PROBLEMS TO WORK ON:
1. In the Shaik parole article, who made the original decision to grant Schabir Shaik medical parole?
2. Revise the Shaik parole article between "Shaik, a former" and "kind of decision.", inclusive, replacing "terminally ill" with "critically ill".
3. Go on with the Shaik parole article from its last sentence.

SOURCE DOCUMENT:
=-=-=
No Shaik parole review
2009-06-30 22:03
Cape Town - New Correctional Services Minister Nosiviwe Mapisa-Nqakula says she has no intention of reviewing convicted fraudster Schabir Shaik's medical parole.
Briefing the media at Parliament on Tuesday, ahead of debate on her department's budget vote, she said there was no evidence to warrant a review of the decision on the matter by her predecessor, Ngconde Balfour.
Shaik, a former financial advisor to then deputy president Jacob Zuma, was found guilty in 2005 of fraud and corruption and sentenced to 15 years in prison, but was controversially released in March this year on medical parole, on the grounds he was terminally ill.
So many questions
Mapisa-Nqakula on Tuesday told journalists she had received a number of questions on the matter since she assumed office last month.
"I do believe that the minister must have taken into consideration a whole lot of issues before he could actually reach that kind of decision.
"And for now, there are no indications, and there is no evidence which has come to the fore, which would make me take a decision to review. So for now, I am not reviewing, nor am I reviewing any other decision with relation to parole that has been taken by the minister," she said.
=-=-=
DATA LISTING:

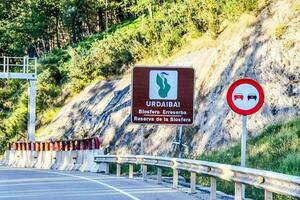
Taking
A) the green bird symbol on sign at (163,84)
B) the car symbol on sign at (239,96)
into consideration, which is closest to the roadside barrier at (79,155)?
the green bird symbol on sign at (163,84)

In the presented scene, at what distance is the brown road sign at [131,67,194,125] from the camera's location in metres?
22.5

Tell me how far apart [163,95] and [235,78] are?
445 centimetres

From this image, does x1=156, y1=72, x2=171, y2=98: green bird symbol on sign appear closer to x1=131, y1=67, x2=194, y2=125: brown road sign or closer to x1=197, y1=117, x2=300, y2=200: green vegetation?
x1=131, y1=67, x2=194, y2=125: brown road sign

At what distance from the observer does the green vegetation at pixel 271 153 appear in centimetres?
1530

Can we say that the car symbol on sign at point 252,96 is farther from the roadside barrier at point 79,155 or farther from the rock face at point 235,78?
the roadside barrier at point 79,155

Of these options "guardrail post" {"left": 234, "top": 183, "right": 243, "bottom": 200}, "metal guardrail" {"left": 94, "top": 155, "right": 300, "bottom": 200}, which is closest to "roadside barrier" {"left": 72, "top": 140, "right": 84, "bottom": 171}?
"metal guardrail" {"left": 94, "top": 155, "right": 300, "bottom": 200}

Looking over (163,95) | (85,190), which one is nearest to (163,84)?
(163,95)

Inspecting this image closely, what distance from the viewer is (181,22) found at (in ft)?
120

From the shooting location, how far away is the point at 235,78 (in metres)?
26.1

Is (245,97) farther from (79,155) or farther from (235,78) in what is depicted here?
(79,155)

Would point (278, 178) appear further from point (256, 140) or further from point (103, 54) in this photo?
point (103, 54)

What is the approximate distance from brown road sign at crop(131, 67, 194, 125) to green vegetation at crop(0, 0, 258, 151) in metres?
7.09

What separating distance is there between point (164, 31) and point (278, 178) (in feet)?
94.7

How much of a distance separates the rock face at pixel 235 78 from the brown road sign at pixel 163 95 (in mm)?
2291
=-=-=
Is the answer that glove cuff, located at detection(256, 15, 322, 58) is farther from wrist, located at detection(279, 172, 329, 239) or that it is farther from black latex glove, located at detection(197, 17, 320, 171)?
=-=-=
OUTPUTS FOR THE TASKS:
1. Ngconde Balfour, the previous Correctional Services Minister.

2.
Shaik, a former financial advisor to then deputy president Jacob Zuma, was found guilty in 2005 of fraud and corruption and sentenced to 15 years in prison, but was controversially released in March this year on medical parole, on the grounds he was critically ill.
So many questions
Mapisa-Nqakula on Tuesday told journalists she had received a number of questions on the matter since she assumed office last month.
"I do believe that the minister must have taken into consideration a whole lot of issues before he could actually reach that kind of decision.

3.
Speaking later during the debate, Mapisa-Nqakula noted that Section 79 of the Correctional Services Act - in terms of which a determination can be made to release an inmate on medical grounds - had been "the subject of some controversy for the past year".
It was limited to an offender who was diagnosed as being in the final phase of a terminal disease.
Parole board to review application
I have requested the Correctional Supervision and Parole Review Board, through its chairperson Judge [Siraj] Desai, to review the application of this section and to make proposals to me with regard to medical parole in a much broader sense.
"This task will include the setting of guidelines for the application of the legislation as it stands in order to ensure a degree of consistency.
"For instance, it may well be advisable to appoint medical professionals to advise correctional supervision and the parole review boards in these matters," she said.